I'm an open source supporter, but why do a open version of Kaggle? Is not needed. Stop cloning ideas and claim an open source version, a good product is much more than just the source code.

jonbaer · on June 25, 2021

They make better points on their readme, https://github.com/Cloud-CV/EvalAI ... I wonder about the automation of the entire model and putting the winning solution right into production and it can be shared and openly available. Imagine you just describe a problem and let the crowd produce the best and the top solution is always available with zero work.

malux85 · on June 25, 2021

I agree that a good product is more than just the source code but you shouldn’t discourage cloning ideas, because building more specialised versions, or enhancing features is much easier if the source code is available.

dexter1691 · on June 30, 2021

I am one of the members managing EvalAI. We started EvalAI in order to meet the demands of our own research lab (https://github.com/batra-mlp-lab).
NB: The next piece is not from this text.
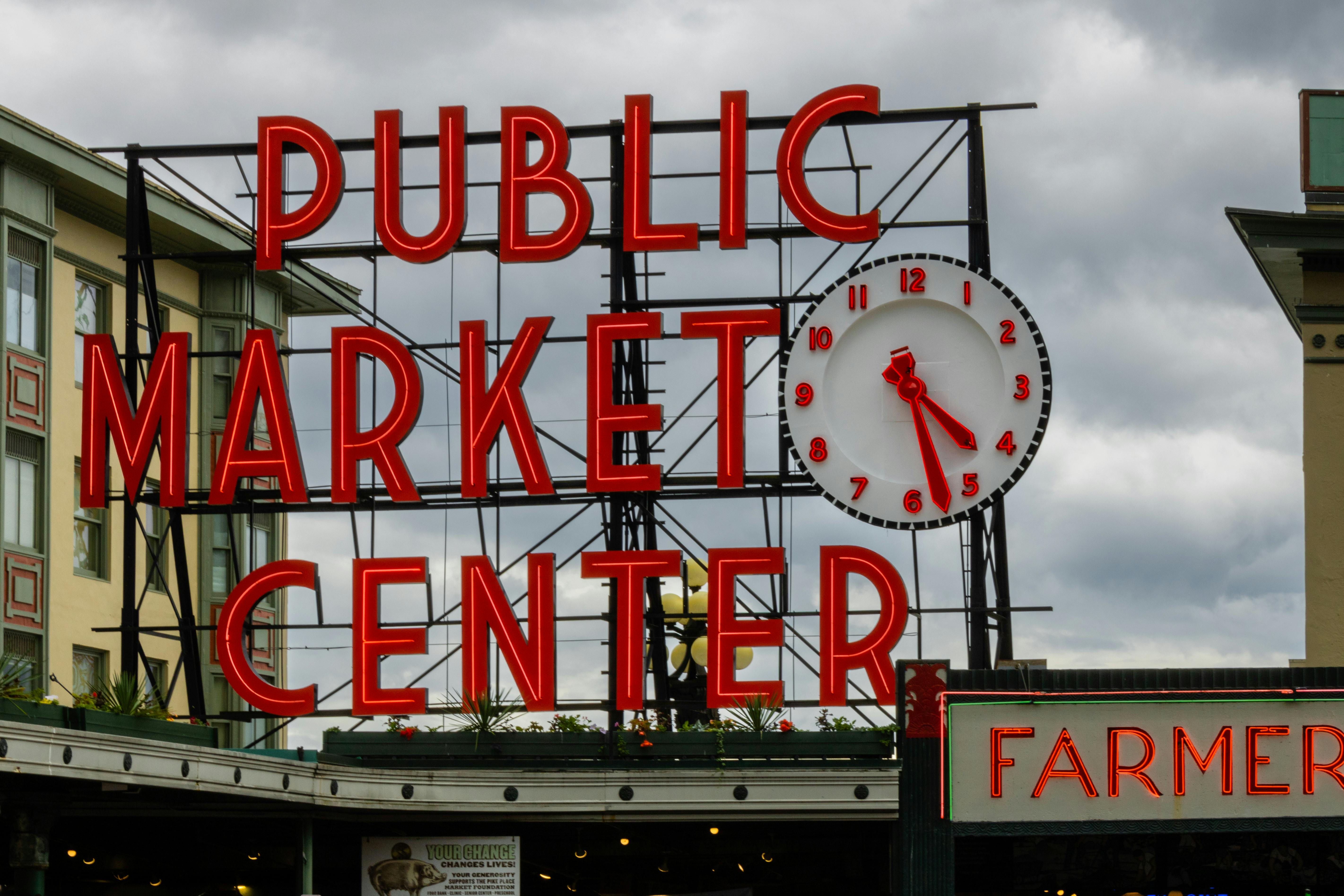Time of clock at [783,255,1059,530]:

In 2016, 2017, we were running the VQA competition on Codalab and it was not a pleasant experience -- the submissions would get stuck; the evaluation was slow; etc. We had the in-house expertise (two grad students) to build something better. We could manage the entire stack ourselves and easily add custom features (code-upload; custom metrics; private/remote evaluation; human-in-the-loop evaluation). Turns out that a lot of folks in the computer vision community were looking for something similar (130+ challenges; 30+ organizations). As we became more mature, multiple companies (Ebay, IBM, Mapillary) cloned EvalAI to host their own versions. They often contributed back their features and it was overall a net positive to have an open-source version. It also allows for faster iteration, experimentation (human-in-the-loop evaluation, Challenge Entries to Demo). For instance, recently PapersWithCode collaborated with us to deep-link leaderboard results on EvalAI with their own leaderboard tables https://twitter.com/paperswithcode/status/134108528597578957...). I agree that the comparison to Kaggle is a bit old and we have removed it (https://github.com/Cloud-CV/EvalAI/pull/3502). :-)

croes · on June 25, 2021

Because Kaggle is owned by Google, so it's unpredictable how long it will exist.
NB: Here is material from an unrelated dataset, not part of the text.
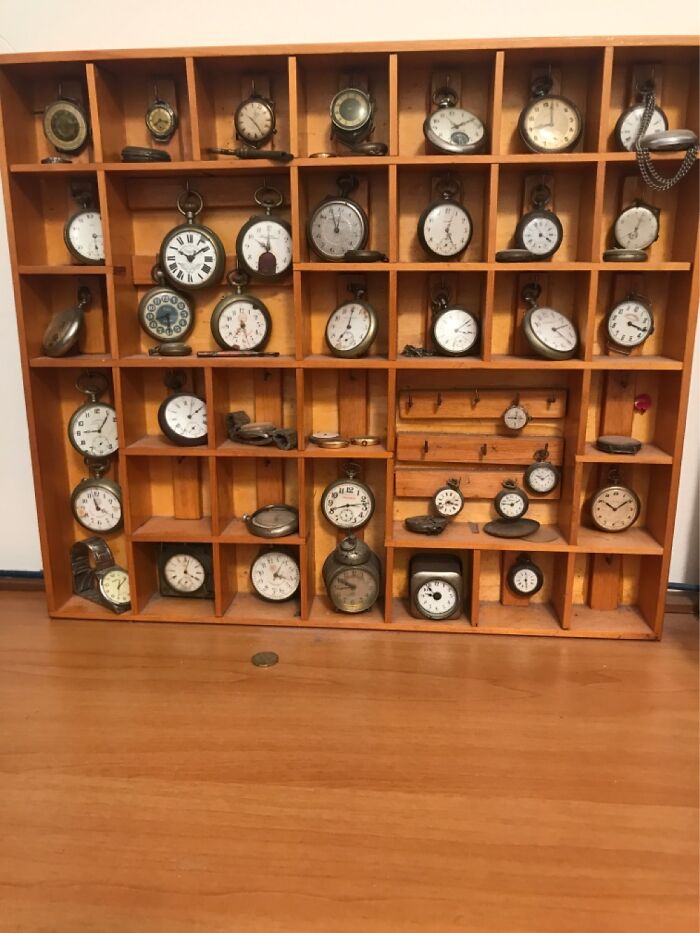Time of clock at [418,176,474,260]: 5:03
wodenokoto · on June 25, 2021

Since 2017! I had no idea until now.

I guess that explains the access to computing power for all the notebooks.

studentrob · on June 25, 2021

What is closed about kaggle that this does differently? I've always viewed that community as extremely open, even allowing hosts the option to open source solutions or not, thus attracting more challenges and competitors.

The about page [1] for this project says,

> With EvalAI, we want to standardize the process of evaluating different methods on a dataset

Standardization often does come from openness, I'm just not sure juxtaposing against kaggle is the right move.

[1] https://eval.ai/about

erwincoumans · on June 25, 2021

The Web Backend, Web Frontend, Submission Scoring Service, Code Execution Service (docker ikages). See also https://www.quora.com/What-is-the-technology-stack-used-in-K...

studentrob · on June 25, 2021

The service itself? Okay, so in theory anyone could host competitions with this backend.

The lion's share of Kaggle's effort lies in their expertise in (1) making deals, and (2) making sure the challenge is legit (no bias in training data, not too easy, etc.). That's not easily replicable, so while an "Open-Source alternative" sounds good up front, the bulk of the work remains.

retrovrv · on June 25, 2021

Benchmarking SOTA solutions is an interesting differentiator from Kaggle. Kaggle's community and scale is unparallelled though, which is actually what attracts very talented and competitive data scientists to its challenges.

AIcrowd(https://www.aicrowd.com/) in that sense is interesting, because it hosts research challenges like the ones that EvalAI does and it also hosts more attractive Kaggle-like challenges. It's also the most modular platform to accommodate unorthodox evaluation and submission formats.

yewenjie · on June 25, 2021

Is there a cheap way to run deep learning on the server but not in a Jupyter notebook?